- some african americans :
fought against discrimination by challenging its legality
stressed social and economic improvement above other goals, such as gaining the vote
aimed for integration, while others aimed for segregation
adopted peaceful methods, while others believed more in violence and direct action.
booker t. washington (1865-1915)
- washington was famous for both gaining the confidence of white americans and his moral authority among african americans. he stressed the importance of african americans relying on their own efforts to make progress, stating that the key was to demonstrate responsibility, to become educated and to become prosperous. - he did not campaign openly against discrimination in the south, but received support from wealthy businessmen and advised presidents on racial issues. in 1881 he founded the famous tuskegee institute to train teachers, and in 1901 he founded the national business league to encourage african american economic enterprise.
w.e.b du bois (1868-1913)
- du bois' view was that an african american elite - the 'talented tenth' - would spearhead a movement for radical political change. he co-operated with white reformers in the national association for the advancement of coloured people (the naacp, established in 1909) and led marches and campaigns for equal civil and political rights.
marcus garvey (1887-1940)
- garvey accepted the need for economic enterprise and improvement backed by greater education. however, he did not pursue the line started by du bois (and developed by martin luther king) of achieving equality within the system. rather, he saw a separate african american community, aware of its african roots and part of a wider pan african movement, as the goal. his universal negro improvement association was the first large civil rights organisation in the usa and was said to have 4 million members by 1920.

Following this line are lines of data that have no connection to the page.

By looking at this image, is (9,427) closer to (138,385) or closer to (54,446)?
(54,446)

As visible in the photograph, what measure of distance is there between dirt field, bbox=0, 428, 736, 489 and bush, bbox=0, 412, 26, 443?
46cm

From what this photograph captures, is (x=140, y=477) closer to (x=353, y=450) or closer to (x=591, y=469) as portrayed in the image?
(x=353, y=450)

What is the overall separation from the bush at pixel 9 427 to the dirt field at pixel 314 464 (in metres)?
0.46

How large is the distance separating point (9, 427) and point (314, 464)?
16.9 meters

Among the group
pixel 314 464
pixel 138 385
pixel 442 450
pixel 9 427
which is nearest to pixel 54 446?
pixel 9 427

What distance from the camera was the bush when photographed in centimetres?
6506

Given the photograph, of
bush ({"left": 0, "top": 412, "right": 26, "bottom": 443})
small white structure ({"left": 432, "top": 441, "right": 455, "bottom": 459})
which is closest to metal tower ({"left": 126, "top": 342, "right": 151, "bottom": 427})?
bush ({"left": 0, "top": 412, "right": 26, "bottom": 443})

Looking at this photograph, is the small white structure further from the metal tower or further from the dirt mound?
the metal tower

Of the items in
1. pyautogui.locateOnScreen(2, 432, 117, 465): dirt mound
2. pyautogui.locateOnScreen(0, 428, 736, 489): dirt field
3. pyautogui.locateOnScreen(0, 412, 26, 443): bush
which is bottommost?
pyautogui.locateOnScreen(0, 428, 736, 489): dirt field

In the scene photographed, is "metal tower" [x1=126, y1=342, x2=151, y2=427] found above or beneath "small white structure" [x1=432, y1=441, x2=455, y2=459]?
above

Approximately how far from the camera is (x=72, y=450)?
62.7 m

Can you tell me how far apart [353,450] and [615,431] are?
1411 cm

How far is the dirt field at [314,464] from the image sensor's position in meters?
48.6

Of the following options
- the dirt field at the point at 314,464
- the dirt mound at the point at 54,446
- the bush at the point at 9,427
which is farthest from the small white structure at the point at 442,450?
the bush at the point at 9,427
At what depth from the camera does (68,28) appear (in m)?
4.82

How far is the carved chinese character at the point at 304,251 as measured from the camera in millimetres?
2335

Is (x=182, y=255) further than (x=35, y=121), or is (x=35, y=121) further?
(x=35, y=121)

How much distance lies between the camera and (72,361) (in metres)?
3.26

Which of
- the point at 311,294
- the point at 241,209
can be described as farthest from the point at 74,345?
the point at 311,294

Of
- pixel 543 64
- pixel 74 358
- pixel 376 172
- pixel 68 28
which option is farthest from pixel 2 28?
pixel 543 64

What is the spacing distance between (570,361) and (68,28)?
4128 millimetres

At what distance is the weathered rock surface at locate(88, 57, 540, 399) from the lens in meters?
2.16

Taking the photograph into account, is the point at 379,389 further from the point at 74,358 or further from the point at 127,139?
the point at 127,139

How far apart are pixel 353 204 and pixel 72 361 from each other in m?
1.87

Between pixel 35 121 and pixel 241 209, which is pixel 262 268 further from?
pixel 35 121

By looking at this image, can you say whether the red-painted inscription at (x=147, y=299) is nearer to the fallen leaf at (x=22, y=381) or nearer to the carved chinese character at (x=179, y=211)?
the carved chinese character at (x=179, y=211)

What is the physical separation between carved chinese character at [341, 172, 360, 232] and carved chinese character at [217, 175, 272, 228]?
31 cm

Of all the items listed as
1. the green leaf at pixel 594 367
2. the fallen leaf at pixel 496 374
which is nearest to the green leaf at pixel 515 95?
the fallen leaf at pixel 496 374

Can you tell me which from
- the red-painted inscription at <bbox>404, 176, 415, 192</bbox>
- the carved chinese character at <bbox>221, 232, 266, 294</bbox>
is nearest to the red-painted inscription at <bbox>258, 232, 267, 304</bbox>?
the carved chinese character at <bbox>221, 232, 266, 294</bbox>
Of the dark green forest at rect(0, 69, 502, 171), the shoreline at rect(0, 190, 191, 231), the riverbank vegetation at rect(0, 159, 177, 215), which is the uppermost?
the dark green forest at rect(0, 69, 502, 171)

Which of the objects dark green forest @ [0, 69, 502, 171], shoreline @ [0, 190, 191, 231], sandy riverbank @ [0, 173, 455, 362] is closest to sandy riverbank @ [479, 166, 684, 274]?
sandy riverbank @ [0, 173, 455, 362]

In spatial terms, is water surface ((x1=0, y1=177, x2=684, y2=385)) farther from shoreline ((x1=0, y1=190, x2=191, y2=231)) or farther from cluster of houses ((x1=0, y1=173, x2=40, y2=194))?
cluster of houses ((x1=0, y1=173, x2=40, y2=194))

philip randolph (1890-1979)
- randolph followed du bois' ideas and also took some of the ideas of economic development and rallied black organised labour to the cause of civil rights. he believed in mass non-violent protest and was influenced by the civil disobedience campaigns in india, led by gandhi. he pressured the government to end discrimination in war production industries in 1941 by threatening a mass march. this was the first time an african american leader had managed to influence policy substantially.
martin luther king (1929-1968)
- king took up the tactics of marches and mass protests begun by du bois and randolph, and had similar dynamic leadership qualities to the charismatic garvey. he also co-operated with white liberals and used the tactic of non-violence. king brought a new fervor to the movement and an ability to use publicity and image effectively. key moments of king's leadership included :
forming the influential southern christian leadership conference (sclc) in 1957
the march in birmingham, alabama, his arrest, and his 'i have a dream' speech (1963)
the march on washington (1965)
the march from selma to montgomery (1965)
- king was assassinated in memphis in april 1968.
malcolm x and the black panthers
- malcolm x was of the separatist tradition. he worked with the nation of islam to promote the african heritage and was a powerful and influential leader. the black panther movement developed from this - huey newton and bobby seal founded the black panther party for self - defense in 1966 with a radical social programme, calling for equality and armed resistance to authority and white hostility. malcolm x softened his approach in later years, particularly after his trip to africa and the middle east and completing the hajj (the pilgrimage to mecca). like king, he was assassinated. he was killed in manhattan in 1965.